▶ Brief: Reproduce word for word the part of the passage about Anthony F. Matta below that falls between "Did the work" and "remembrance and respect.", inclusive.

▶ Excerpt to read:
-----

The text of Colonel Matta's obituary, excerpted below, reveals that he entered the US Army in the enlisted ranks, being accepted to, completing and graduating from Officer Candidate School shortly thereafter.  This varied background undoubtedly accounted for his ability to communicate and act productively across ranks and services.  At a "B" Detachment picnic on the I Corps Compound in early 1967, then-Major Matta was publicly and loudly challenged to a drinking contest by a characteristically outspoken SP5 Imagery Interpreter.  MAJ Matta unhesitatingly filled his cup when the 3.2 percent beer being served was replaced by a bottle of hard liquor.  A scant 20 minutes later, if memory serves correctly, the SP5 was losing his lunch over a G.I. can while MAJ Matta sat smilingly from a folding chair at a portable olive drab field table finishing up his cigar.  Every eye in the detachment was on him.  Leadership in a war zone takes many forms.        

Did the work of the 1st MIBARS impact the conduct of the war in Vietnam?  Who can say, but the Battalion did reach out to -- and work with -- other organizations and services to assist in the conduct of the war and support American fighting men.  Was Anthony F. Matta a hero of the Vietnam War?  No, of course not.  But he was an effective officer who, without portfolio, went beyond the stated mission of his command, worked cooperatively and productively with other organizations, and challenged the skills and creativity of his troops.  For that he is worthy of remembrance and respect.

-----

▶ Dataset section:

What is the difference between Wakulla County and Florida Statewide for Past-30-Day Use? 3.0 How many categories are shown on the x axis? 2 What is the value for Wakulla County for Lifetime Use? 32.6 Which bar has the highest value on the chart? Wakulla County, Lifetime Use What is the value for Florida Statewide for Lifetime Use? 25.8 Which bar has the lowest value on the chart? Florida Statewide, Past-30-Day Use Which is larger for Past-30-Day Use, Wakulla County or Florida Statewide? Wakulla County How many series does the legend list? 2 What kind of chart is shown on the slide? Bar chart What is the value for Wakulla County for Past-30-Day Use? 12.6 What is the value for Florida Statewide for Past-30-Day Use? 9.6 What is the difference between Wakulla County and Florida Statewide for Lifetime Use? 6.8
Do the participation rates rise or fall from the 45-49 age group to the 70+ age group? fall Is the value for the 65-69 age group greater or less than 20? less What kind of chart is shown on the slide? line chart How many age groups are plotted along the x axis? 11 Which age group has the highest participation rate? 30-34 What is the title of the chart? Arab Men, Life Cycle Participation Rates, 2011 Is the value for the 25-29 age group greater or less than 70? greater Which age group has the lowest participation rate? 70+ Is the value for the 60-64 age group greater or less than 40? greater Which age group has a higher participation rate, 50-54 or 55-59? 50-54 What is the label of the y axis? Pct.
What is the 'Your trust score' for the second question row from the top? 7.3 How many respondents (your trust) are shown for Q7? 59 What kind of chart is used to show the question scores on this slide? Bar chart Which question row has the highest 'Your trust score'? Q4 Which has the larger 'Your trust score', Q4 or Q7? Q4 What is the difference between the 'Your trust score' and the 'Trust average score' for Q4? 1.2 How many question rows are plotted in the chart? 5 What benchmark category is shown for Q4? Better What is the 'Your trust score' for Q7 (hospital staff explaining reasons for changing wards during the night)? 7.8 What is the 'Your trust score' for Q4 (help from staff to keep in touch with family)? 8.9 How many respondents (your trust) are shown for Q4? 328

-----

▶ Solution for this exercise:
Did the work of the 1st MIBARS impact the conduct of the war in Vietnam?  Who can say, but the Battalion did reach out to -- and work with -- other organizations and services to assist in the conduct of the war and support American fighting men.  Was Anthony F. Matta a hero of the Vietnam War?  No, of course not.  But he was an effective officer who, without portfolio, went beyond the stated mission of his command, worked cooperatively and productively with other organizations, and challenged the skills and creativity of his troops.  For that he is worthy of remembrance and respect.